A Polícia Federal encontrou na tarde de hoje (8) um documento que anuncia a decretação de um estado de sítio no país. Apócrifo e sem assinatura, o documento estava na sede do PL, partido do ex-presidente Jair Bolsonaro, em Brasília. A descoberta foi revelada pelo G1 e confirmada pelo UOL.
O teor do documento se assemelha ao de um discurso. Ele diz que, para "assegurar a necessária restauração do Estado Democrático de Direito" e "jogando de forma incondicional dentro das quatro linhas", seria decretado um estado de sítio. A expressão "dentro das quatro linhas da Constituição" era usada frequentemente por Bolsonaro em seus discursos, para atacar o STF.

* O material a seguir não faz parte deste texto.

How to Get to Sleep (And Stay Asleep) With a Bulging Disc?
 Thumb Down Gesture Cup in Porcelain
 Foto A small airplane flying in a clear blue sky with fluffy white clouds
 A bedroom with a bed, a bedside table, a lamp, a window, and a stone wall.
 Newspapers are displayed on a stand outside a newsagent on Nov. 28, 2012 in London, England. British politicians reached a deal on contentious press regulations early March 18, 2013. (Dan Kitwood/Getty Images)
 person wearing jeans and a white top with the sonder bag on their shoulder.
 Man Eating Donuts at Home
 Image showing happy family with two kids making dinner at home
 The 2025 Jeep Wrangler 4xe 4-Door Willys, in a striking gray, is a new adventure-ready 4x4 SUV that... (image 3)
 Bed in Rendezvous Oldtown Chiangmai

Também seria anunciada uma operação de Garantia de Lei e da Ordem. A GLO é o uso das Forças Armadas, de forma excepcional e com tempo determinado, para restaurar a normalidade.
A autoria do documento ainda é desconhecida. Ele foi encontrado durante buscas na sede do PL em meio à operação Tempus Veritatis, que mira suposta organização criminosa que tentou dar um golpe de Estado para manter Bolsonaro na Presidência.
Procurado pelo UOL, o advogado Paulo Cunha Bueno, que defende Bolsonaro, afirmou que o ex-presidente "desconhece" o documento. "PR desconhece esse documento sobre estado de sítio, merecendo observar que o estado de sítio, para ser decretado, demanda a convocação e aprovação prévia do Conselho da República e do Conselho de Segurança. Depois disso, precisa ser aprovado no Congresso. Portanto, não existe estado de sítio como ato unilateral de um presidente, o que o torna incompatível com um golpe de Estado nos moldes como está sendo narrado hoje", disse.
Bolsonaro pediu e aprovou alterações em minuta golpista
Bolsonaro recebeu cópia da minuta. De acordo com a PF, as provas colhidas até o momento apontam que Bolsonaro recebeu o material de Filipe Martins, então assessor, e Amauri Saad, advogado apontado como autor do texto.
As informações estão na decisão do ministro Alexandre de Moraes, do STF (Supremo Tribunal Federal), que autorizou prisões e buscas contra ex-ministros e integrantes do núcleo duro do ex-mandatário.
Segundo a PF, a minuta detalhava supostas interferências do Judiciário e decretava a prisão de diversas autoridades, como os ministros Alexandre de Moraes e Gilmar Mendes, além do presidente do Senado, Rodrigo Pacheco (PSD-MG). No fim, seriam determinadas novas eleições.
Com o documento refeito em mãos, Bolsonaro aprovou as mudanças. Depois disso, o ex-presidente convocou uma reunião com representantes das Forças Armadas: almirante Almir Garnier Santos, então comandante da Marinha, general Freire Gomes, do Exército, e o brigadeiro Batista Júnior, da Aeronáutica.
Os encontros teriam ocorrido em novembro de 2022, após as eleições daquele ano, na sede de campanha do PL. De acordo com a PF, Martins teria feito as alterações pedidas por Bolsonaro e retornou com o documento dias depois ao Palácio do Alvorada.